Stored data entries:
◆ ◆ ◆ ◆

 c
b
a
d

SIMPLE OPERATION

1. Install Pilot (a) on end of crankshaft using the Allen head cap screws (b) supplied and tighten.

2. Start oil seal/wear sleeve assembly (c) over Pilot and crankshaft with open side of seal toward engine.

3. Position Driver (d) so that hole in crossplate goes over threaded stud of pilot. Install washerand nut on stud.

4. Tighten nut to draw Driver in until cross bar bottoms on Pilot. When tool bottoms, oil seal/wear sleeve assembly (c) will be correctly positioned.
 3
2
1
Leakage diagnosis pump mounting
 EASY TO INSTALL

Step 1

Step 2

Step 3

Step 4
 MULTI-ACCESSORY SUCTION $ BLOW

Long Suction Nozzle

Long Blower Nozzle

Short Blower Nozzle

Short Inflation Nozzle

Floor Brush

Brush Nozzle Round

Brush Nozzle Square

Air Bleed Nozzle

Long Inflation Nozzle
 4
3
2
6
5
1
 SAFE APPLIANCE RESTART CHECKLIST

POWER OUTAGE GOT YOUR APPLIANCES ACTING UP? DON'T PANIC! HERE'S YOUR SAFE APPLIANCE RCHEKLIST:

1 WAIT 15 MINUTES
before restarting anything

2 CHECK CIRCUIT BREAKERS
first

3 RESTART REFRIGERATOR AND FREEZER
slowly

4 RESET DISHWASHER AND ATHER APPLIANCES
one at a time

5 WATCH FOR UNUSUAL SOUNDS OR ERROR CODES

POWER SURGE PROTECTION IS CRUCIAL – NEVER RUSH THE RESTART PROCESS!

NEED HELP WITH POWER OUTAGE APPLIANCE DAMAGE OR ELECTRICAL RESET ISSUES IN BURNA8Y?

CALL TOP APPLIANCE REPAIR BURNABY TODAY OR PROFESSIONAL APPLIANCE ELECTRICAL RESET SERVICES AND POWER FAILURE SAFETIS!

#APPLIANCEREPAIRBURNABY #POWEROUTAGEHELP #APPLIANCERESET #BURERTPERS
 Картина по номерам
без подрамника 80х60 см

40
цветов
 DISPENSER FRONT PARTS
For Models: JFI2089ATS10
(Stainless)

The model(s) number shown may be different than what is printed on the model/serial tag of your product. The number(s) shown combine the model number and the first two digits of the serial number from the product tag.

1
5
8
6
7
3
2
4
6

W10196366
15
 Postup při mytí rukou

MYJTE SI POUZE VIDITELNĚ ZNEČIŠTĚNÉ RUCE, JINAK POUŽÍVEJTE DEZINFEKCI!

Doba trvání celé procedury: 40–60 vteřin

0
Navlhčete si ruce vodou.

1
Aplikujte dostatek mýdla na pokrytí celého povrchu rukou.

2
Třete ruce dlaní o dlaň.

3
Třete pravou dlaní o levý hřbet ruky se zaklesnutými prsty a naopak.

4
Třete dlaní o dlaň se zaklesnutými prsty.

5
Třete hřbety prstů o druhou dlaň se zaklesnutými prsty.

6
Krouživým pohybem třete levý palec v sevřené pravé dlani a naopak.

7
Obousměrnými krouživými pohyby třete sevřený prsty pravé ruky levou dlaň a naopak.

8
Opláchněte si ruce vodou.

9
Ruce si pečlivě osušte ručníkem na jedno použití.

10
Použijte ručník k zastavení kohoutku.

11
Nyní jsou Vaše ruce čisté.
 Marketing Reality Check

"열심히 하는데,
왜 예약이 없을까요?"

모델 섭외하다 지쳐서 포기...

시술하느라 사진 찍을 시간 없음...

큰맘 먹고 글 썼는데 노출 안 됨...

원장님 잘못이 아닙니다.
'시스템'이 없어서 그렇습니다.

◆ ◆ ◆ ◆

■ **Your instructions**
Copy the lines from the entries above in which the word "crankshaft" appears.

■ **Completed exercise**
1. Install Pilot (a) on end of crankshaft using the Allen head cap screws (b) supplied and tighten.
2. Start oil seal/wear sleeve assembly (c) over Pilot and crankshaft with open side of seal toward engine.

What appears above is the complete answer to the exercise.